All Brand Importers, Inc. v. Department of Liquor Control, No. 13651

CourtSupreme Court of Connecticut
Writing for the CourtBefore PETERS; ARTHUR H. HEALEY
Citation567 A.2d 1156,213 Conn. 184
Decision Date05 December 1989
Docket NumberNo. 13651
PartiesALL BRAND IMPORTERS, INC. v. DEPARTMENT OF LIQUOR CONTROL et al.

Page 1156

567 A.2d 1156
213 Conn. 184
ALL BRAND IMPORTERS, INC.
v.
DEPARTMENT OF LIQUOR CONTROL et al.
No. 13651.
Supreme Court of Connecticut.
Argued Oct. 3, 1989.
Decided Dec. 5, 1989.

Page 1158

Syllabus by the Court

By statute (§ 33-369[c], a merger of two corporations automatically vests the surviving corporation with all of the "rights, privileges, immunities and franchises" of the terminating corporation.

The plaintiff, A Co., an out-of-state shipper of beer, appealed to the trial court from a declaratory ruling by the defendant department of liquor control determining that, as a result of a merger with one of A Co.'s distributors, the defendant S Co. had acquired the distributor's rights to carry A Co.'s products. The trial court sustained the ruling of the department, and A Co. appealed. Held:

1. A Co.'s claim that regulatory control of the liquor industry precludes the application of § 33-369(c) to mergers of liquor permittees was unavailing; there is no reasonable basis in the statutes themselves to demonstrate that the liquor control statutes and the stock corporation laws, including § 33-369(c), which, by operation of law, vested S Co. with the distribution rights, were not intended to coexist, and A Co. [213 Conn. 185] had the statutory (§ 30-17[a] right to seek to terminate S Co.'s distribution rights by demonstrating "just and sufficient cause" at a hearing conducted by the department.

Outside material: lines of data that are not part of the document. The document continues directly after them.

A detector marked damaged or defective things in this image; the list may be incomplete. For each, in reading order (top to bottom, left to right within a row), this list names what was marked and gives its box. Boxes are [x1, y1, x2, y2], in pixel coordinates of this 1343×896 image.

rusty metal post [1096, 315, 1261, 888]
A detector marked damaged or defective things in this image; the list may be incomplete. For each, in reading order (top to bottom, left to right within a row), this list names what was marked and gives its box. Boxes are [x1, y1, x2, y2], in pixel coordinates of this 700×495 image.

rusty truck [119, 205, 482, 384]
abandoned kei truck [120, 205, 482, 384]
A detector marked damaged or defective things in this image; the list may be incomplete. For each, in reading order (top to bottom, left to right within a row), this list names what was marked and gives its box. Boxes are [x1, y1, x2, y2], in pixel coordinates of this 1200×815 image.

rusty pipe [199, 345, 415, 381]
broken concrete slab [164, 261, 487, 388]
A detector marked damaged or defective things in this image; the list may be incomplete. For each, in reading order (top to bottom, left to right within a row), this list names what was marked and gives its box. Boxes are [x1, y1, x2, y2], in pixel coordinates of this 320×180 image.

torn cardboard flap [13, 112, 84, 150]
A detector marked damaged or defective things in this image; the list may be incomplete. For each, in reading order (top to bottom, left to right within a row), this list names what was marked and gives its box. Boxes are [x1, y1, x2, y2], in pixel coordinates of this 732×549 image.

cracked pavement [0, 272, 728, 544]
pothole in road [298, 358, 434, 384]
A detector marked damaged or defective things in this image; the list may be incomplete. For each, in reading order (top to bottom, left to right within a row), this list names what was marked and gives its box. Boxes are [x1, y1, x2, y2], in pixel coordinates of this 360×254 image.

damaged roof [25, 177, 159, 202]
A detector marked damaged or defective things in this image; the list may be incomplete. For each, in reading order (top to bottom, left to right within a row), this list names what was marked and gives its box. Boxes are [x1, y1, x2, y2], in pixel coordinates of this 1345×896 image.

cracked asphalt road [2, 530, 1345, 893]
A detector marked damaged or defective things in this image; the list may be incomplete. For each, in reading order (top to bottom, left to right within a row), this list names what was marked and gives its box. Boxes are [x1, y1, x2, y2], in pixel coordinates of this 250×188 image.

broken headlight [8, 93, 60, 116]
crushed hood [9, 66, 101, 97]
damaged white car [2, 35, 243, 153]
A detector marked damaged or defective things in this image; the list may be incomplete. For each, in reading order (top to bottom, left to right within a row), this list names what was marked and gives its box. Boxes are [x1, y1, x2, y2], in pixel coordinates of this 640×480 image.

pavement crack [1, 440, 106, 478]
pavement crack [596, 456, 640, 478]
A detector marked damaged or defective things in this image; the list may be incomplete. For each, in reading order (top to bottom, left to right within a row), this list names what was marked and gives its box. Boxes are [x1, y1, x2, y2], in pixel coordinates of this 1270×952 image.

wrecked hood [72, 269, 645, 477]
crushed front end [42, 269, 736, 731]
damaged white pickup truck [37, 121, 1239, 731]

2. A Co. could not prevail on its claim that the department's determination that the distribution rights automatically vested in S Co. constituted a denial of substantive due process because it forced A Co. into a contract with a company that it had not selected; the department's decision had a rational basis in advancing the state's legitimate interest in controlling the industry as the legislature intended.

3. A Co.'s claim that it had been denied its rights to procedural due process was unavailing; A Co. had not cognizable federal due process right to expect to be free from the operation and effect of merger laws, and A Co. had no statutory or regulatory right to a hearing prior to the merger because the proceeding was not a "contested case" under the applicable provisions (§§ 4-166 and 4-182) of the Uniform Administrative Procedure Act.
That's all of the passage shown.